Perhaps my favourite thing about old collected Thuja is the little details.

This tree was brought in to display at a local club meeting, and is more or less the same as it was when growing in the wild. Aside from some casual annual cutting and a bit of wire here and there, the owner has never really tried to make a bonsai of this tree. Instead it is just an old Thuja growing in a pot that is appreciated for its wild beauty. I would probably try to take the tree to a more refined state, although I understand the owner being content with the natural beauty of the tree.

While at first glance a rather and straight and boring looking thing, the incredible details tell another story.

The tree is about 1m tall and is in a Sara Raynor pot.
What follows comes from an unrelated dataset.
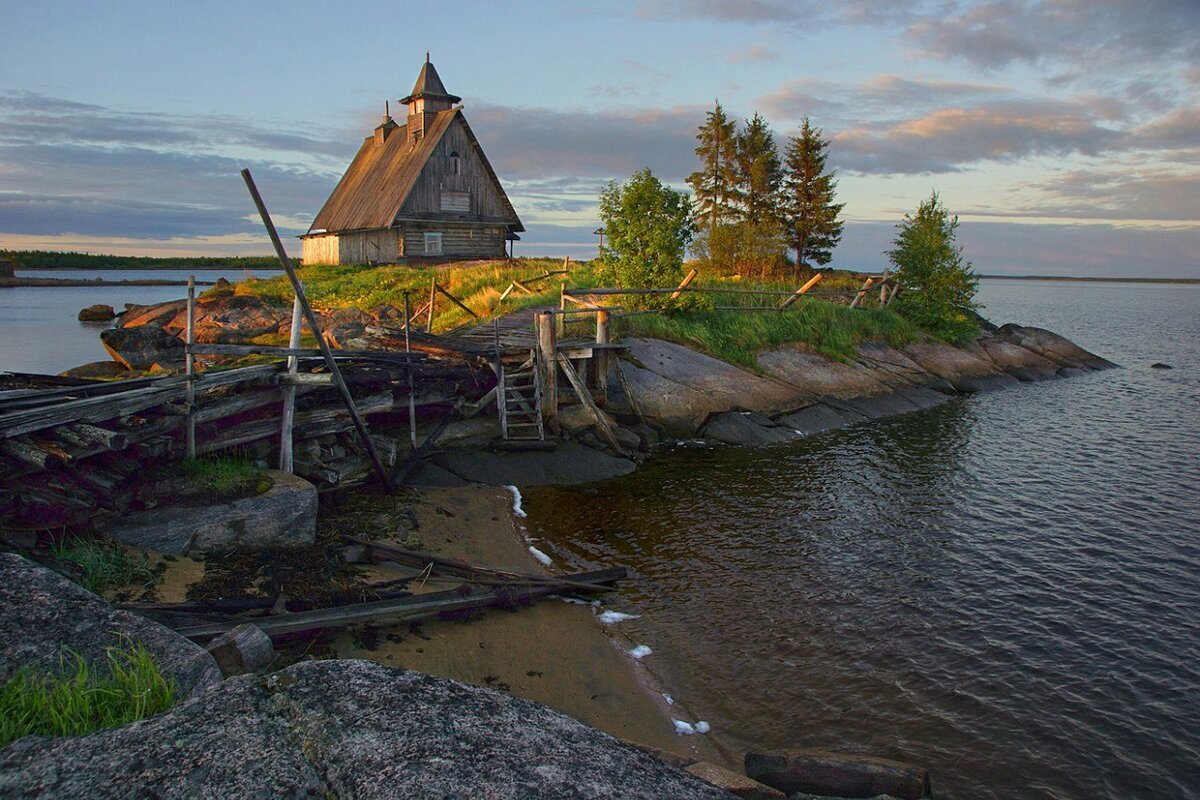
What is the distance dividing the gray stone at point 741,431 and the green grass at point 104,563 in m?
14.4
It is a gorgeous pot, but slightly too showy for my taste.

Shari detail.

Strange hollow jin. It almost looks like this was drilled out by a bonsai artist, but it is 100% natural.


Shari separating from trunk.

Big Thuja Update

This big Thuja was collected in Fall 2010 and had its first serious root work just over a month ago. It is growing very nicely now, and I moved it into full sun the other day.

As soon as possible this tree will need some major thinning to prevent weakening of the interior growth. Probably 50% of the foliage will need to be thinned. However, before that I decided to cut back some useless branches at the top of the secondary trunk.

This tree actually seems to be two trees/trunks growing together. The main deadwood trunk, and an apparently younger but still interesting trunk behind it. They could work together for a final design, but I think I would prefer the simplicity of the main trunk alone. However, I need to be sure that I can kill off/separate the second trunk without harming the living part of the nicer one. And I am still not 100% convinced as I saw some root fusion when I repotted it last month. The entire deadwood trunk only has one live vein.